5. moelle osseuse la différenciation des cellules dans la moelle osseuse provenant de cellules dendritiques

  1. Suivre le protocole pour BMDMs avec les ajustements spécifiques pour BMDCs étapes 5.2 à 5.4 décrites ci-dessous.
  2. Resuspendre le culot obtenu des cellules de moelle osseuse en DMEMsupplemented avec 10 % de BF et d’antibiotiques et de compter les cellules (en suivant étape 4.1 du protocole de macrophages). Pour la différenciation en cellules dendritiques, plaque 1 – 1.5 x 107 cellules de moelle osseuse dans une 10 cm non-culture de tissus traités Pétri (bactérienne) dans 10 mL de médias DMEM préalablement préparés avec du sérum et GM-CSF (de l’étape 1.4.).
  3. Suivez les mêmes étapes de culture comme protocole BMDM (étapes 4.3 – 4,5. Protocole de macrophages). Utiliser les médias DMEM avec du sérum et GM-CSF, au lieu de M-CSF. Étant donné que pour BMDCs le temps de culture est plus long (généralement 10 à 12 jours), ajouter 1 à 2 tétées supplémentaires dans les 3 jours d’intervalle (en enlevant le surnageant et ajout d’un nouveau média de culture tel que décrit dans l’étape 4.5.).

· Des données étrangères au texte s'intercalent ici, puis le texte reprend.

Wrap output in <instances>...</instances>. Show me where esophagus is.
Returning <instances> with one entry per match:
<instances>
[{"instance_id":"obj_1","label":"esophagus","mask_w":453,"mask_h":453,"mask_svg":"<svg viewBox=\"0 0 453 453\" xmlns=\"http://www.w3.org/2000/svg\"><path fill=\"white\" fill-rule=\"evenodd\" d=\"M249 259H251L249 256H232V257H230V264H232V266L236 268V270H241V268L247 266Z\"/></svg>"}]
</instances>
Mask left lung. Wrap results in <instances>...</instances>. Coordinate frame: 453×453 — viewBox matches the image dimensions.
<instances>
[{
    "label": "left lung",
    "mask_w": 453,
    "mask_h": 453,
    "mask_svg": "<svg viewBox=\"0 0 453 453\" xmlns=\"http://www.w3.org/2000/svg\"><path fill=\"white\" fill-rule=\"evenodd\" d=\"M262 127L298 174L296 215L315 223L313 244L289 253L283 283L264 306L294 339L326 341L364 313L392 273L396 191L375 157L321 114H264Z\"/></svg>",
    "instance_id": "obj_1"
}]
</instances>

  4. Cette partie du protocole est pratiquement identique à la partie correspondante du protocole macrophage (étapes 4,6 – 4.12. Protocole de macrophages). Pour des expériences utilisent uniquement des cellules adhérentes. Jour 10-12, recueillir les cellules à l’aide d’EDTA, compter et leur plaque sur une nouvelle surface. Vérifier l’expression des marqueurs de surface de la différenciation des cellules dendritiques (CD11c +, CD11b + F4/80-) par cytométrie en flux.

6. la production de BMDMs et BMDCs exprimant EGFP-tag protéine d’intérêt

  1. Resuspendre le culot de cellules de moelle osseuse a obtenu en étape 3.10. en DMEM additionné de 10 % de BF et d’antibiotiques et de compter les cellules non vides. Pour l’infection, utiliser 2 – 5 x 106 cellules BM / puits d’une culture de tissu de 6 puits traités plaque.

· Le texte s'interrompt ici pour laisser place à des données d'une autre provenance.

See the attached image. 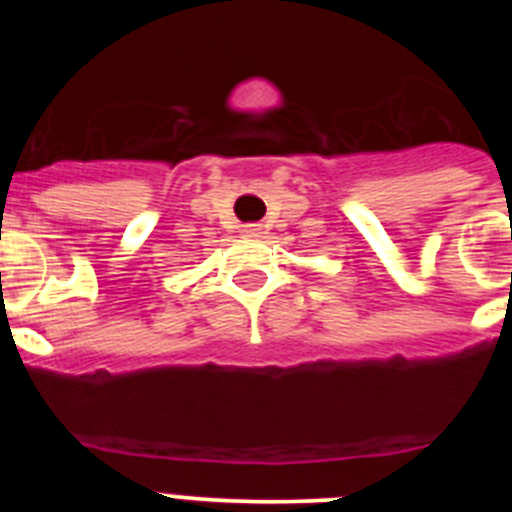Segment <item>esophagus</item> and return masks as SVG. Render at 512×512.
<instances>
[{"label": "esophagus", "instance_id": "34e87169", "mask_svg": "<svg viewBox=\"0 0 512 512\" xmlns=\"http://www.w3.org/2000/svg\"><path fill=\"white\" fill-rule=\"evenodd\" d=\"M243 233H246L248 238H253V235H259V228H256V225H246V230H243Z\"/></svg>", "mask_w": 512, "mask_h": 512}]
</instances>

  2. Plaque les cellules dans 1 mL de médias DMEM préparés par complétée, soit avec M-CSF pour la différenciation en BMDMs GM-CSF à la différenciation dans BMDCs. garder les cellules pendant 4 à 6 h dans un incubateur de culture tissulaire avec 5 % de CO2 à 37 ° C.
  3. Ajouter 2 mL de virus fraîchement prélevé (« surnageant 1 ») additionné de polybrene (12 µg/mL, la concentration finale 8 µg/mL après addition aux cellules).
    Remarque : L’aliquote congelé du surnageant contenant le virus peut également être utilisé, mais l’efficacité sera plus faible.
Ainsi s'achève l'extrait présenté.